James Moore: Mr Bolton with Chinese characteristics
Outlook When Anthony Bolton speaks, it usually pays to listen. Quite literally, given the way Fidelity's Special Situations fund performed when he was in charge of it.
There was one thing he said yesterday that is best taken with a pinch of soy sauce – China being the "only thing" that could have tempted him back into fund management. Mr Bolton is clearly a man who can't give it up, and spending his time taking it easy doing a bit of marketing as a "Mr Fidelity" was never going to prove a satisfying way for him to spend his time.
But his reasons for selecting China as the venue for his return to active fund management duties are worth taking much more seriously.
Mr Bolton says the West has mortgaged its future and faces years of lower growth as the penalty for the mess its banks have got it into.

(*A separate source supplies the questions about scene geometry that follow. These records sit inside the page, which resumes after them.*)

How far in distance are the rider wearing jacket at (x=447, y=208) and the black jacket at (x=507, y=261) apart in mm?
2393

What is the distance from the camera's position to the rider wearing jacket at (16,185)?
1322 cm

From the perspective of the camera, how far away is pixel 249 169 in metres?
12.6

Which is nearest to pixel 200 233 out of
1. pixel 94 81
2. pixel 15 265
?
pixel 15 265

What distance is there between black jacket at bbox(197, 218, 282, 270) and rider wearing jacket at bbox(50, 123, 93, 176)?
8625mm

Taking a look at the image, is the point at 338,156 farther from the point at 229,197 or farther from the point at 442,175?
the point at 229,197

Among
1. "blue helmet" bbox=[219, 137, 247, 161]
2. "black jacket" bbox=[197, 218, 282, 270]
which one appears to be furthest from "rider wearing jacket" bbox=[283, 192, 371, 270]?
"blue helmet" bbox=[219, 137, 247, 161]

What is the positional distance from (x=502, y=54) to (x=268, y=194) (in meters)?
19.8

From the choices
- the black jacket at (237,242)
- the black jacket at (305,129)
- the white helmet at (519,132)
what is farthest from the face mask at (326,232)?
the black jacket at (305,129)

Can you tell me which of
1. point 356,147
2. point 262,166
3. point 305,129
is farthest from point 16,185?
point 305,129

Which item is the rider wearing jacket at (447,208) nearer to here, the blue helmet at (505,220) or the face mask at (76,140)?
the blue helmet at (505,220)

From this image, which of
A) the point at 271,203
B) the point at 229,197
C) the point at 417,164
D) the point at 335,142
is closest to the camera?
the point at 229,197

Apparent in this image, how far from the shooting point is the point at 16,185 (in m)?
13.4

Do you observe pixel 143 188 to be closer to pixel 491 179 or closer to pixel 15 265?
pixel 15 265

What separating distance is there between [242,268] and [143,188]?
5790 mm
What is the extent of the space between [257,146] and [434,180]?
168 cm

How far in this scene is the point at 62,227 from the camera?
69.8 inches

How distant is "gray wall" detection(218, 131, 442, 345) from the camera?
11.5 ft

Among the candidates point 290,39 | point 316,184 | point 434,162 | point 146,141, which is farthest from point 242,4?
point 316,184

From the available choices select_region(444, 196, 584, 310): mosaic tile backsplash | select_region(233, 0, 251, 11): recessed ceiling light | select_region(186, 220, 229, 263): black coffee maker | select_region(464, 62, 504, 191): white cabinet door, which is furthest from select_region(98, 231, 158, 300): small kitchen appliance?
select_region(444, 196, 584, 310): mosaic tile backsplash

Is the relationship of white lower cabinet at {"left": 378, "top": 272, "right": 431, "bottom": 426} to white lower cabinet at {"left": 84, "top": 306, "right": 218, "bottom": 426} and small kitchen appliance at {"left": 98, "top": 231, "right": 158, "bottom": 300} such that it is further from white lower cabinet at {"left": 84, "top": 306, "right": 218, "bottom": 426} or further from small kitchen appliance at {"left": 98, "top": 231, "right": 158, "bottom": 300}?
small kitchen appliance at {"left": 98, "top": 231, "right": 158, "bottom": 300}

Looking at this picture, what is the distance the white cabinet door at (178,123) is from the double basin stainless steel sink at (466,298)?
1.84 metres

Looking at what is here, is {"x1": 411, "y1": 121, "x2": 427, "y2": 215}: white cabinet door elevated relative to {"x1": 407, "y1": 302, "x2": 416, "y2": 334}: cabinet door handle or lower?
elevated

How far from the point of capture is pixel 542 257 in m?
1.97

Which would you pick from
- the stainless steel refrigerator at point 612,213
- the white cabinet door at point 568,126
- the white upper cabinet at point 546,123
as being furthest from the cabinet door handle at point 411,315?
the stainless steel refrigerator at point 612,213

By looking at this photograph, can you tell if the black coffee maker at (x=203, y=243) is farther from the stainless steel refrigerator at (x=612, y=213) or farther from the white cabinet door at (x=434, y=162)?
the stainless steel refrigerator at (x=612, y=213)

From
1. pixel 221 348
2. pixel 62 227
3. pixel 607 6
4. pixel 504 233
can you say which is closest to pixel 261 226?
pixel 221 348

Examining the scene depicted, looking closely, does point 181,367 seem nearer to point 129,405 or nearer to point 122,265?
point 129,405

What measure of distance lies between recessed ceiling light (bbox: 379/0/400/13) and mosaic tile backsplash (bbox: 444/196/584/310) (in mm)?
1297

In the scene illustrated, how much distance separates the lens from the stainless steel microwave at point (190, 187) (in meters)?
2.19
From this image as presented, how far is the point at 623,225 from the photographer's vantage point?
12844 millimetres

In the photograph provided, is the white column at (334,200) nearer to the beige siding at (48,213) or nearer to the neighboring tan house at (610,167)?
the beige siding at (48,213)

He sees China as the future. While he's not exactly alone in that, it speaks volumes that despite hardly being a young man, he has relocated to Hong Kong to try his hand there.
It will be interesting to see how the Chinese react to him. Mr Bolton had something of a reputation over here, gaining the (unwanted) nickname of "the quiet assassin" for the way he struck fear into Britain's boardrooms. There are plenty of complacent directors, growing fat on fees, who were only too glad when he exited stage left. They remember with a shudder the way he orchestrated the defenestration of Michael Green, scuppering the latter's plans to become chairman of ITV.
It goes without saying that Mr Bolton was usually in the right, although it will be interesting to see how the practitioners of "socialism with Chinese characteristics" react to that sort of behaviour.